** Opening RECORDS FOR THIS EXERCISE block **
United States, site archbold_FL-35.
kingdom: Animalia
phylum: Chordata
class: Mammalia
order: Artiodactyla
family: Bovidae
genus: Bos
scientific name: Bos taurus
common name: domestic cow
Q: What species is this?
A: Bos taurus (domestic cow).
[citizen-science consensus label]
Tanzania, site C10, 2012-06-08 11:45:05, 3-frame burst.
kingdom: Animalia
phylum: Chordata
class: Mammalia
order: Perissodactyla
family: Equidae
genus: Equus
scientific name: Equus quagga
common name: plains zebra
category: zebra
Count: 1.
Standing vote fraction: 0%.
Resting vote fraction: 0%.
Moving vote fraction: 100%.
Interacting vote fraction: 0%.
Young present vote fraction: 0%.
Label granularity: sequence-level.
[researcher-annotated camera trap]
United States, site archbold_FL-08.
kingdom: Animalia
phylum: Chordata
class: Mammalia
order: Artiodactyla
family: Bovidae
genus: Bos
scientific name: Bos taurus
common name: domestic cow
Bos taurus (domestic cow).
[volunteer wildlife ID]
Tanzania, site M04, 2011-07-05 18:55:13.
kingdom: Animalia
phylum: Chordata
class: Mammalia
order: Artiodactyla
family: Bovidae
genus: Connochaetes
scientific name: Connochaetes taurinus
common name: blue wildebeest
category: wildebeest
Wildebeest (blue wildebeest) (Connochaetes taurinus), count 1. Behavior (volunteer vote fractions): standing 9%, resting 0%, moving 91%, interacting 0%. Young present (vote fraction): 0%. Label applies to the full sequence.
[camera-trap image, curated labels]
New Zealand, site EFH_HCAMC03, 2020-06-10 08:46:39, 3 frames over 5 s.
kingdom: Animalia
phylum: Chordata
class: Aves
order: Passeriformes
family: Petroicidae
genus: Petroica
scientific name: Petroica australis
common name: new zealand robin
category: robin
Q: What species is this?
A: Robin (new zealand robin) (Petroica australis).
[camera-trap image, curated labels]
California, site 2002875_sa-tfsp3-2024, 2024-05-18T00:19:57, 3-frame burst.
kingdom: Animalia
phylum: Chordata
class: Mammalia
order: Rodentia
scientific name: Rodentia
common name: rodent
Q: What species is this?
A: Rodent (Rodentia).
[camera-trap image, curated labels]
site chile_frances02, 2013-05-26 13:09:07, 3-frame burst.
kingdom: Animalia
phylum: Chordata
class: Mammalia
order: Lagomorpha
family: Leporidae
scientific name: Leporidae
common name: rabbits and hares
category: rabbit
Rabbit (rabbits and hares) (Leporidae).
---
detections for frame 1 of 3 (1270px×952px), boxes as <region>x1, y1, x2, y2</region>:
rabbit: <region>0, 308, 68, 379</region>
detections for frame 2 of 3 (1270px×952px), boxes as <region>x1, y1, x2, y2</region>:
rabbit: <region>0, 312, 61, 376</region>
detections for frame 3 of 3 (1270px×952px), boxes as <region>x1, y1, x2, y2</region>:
** Closing RECORDS FOR THIS EXERCISE block **
Nothing but the lines from the one containing "site chile_frances02, 2013-05-26" through the last line of the data above should be set down, word for word.

▸ ANSWER SPACE:
site chile_frances02, 2013-05-26 13:09:07, 3-frame burst.
kingdom: Animalia
phylum: Chordata
class: Mammalia
order: Lagomorpha
family: Leporidae
scientific name: Leporidae
common name: rabbits and hares
category: rabbit
Rabbit (rabbits and hares) (Leporidae).
---
detections for frame 1 of 3 (1270px×952px), boxes as <region>x1, y1, x2, y2</region>:
rabbit: <region>0, 308, 68, 379</region>
detections for frame 2 of 3 (1270px×952px), boxes as <region>x1, y1, x2, y2</region>:
rabbit: <region>0, 312, 61, 376</region>
detections for frame 3 of 3 (1270px×952px), boxes as <region>x1, y1, x2, y2</region>:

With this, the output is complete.